34Nach § 181 Abs. 5 AO kann eine gesonderte Feststellung auch nach Ablauf der für sie geltenden Feststellungsfrist insoweit ergehen, als die gesonderte Feststellung für eine Steuerfestsetzung von Bedeutung ist, für die die Festsetzungsfrist im Zeitpunkt der gesonderten Feststellung noch nicht abgelaufen ist. Die Vorschrift bringt die „dienende Funktion“ des Feststellungsverfahrens für ein nachfolgendes Festsetzungsverfahren zum Ausdruck. Sie gilt – über ihren Wortlaut hinaus – auch für Änderungen und Berichtigungen (BFH-Urteil vom 11.11.2009 II R 14/08, BStBl II 2010, 723). Tatbestandlich verlangt die Vorschrift, dass die Feststellung für eine Steuerfestsetzung von Bedeutung ist. Dies erfasst nicht nur unmittelbare Wirkungen, wie z. B. diejenige der gesonderten Gewinnfeststellung für den Einkommensteuerbescheid des gleichen Veranlagungszeitraums, sondern auch eine mittelbare Bindung für frühere oder spätere Veranlagungszeiträume (vgl. etwa BFH-Urteil vom 6.7.2005 XI R 27/04, BFH/NV 2006, 16; Beschluss vom 5.11.2009 IX B 96/09, BFH/NV 2010, 386; FG Köln, Urteil vom 7.4.2016 13 K 37/15, EFG 2016, 980).
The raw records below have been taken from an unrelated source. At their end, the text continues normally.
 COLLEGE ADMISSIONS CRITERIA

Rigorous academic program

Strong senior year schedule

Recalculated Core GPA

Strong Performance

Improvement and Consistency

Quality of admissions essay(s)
35Diese Voraussetzungen sind im Streitfall erfüllt, da die Feststellung des verwendbaren Eigenkapitals zum 31.12.2007 in einem Grundlagen-Folgebescheid-Verhältnis gem. § 27 Abs. 2 Satz 2 KStG, §§ 182, 175 Abs. 1 Satz 1 Nr. 1 AO zu den nachfolgenden Eigenkapitalfeststellungen steht und die (spätere) Eigenkapitalfeststellung gem. § 20 Abs. 1 Nr. 1 Satz 3 des Einkommensteuergesetzes materiell-rechtliche Bindungswirkung für die Einkommensbesteuerung von Ausschüttungen hat (FG Köln, Urteil vom 7.4.2016 13 K 37/15, EFG 2016, 980; FG Berlin-Brandenburg, Urteil vom 13.10.2016 10 K 10320/15, EFG 2017, 231).
36II. Die Entscheidung über die Kosten folgt aus § 135 Abs. 1 FGO.
37III. Die Entscheidung über die vorläufige Vollstreckbarkeit beruht auf §§ 151 Abs. 3, 155 FGO i. V. m. §§ 708 Nr. 10, 711 der Zivilprozessordnung.
38IV. Die Zulassung der Revision ergibt sich aus § 115 Abs. 2 Nr. 2 FGO.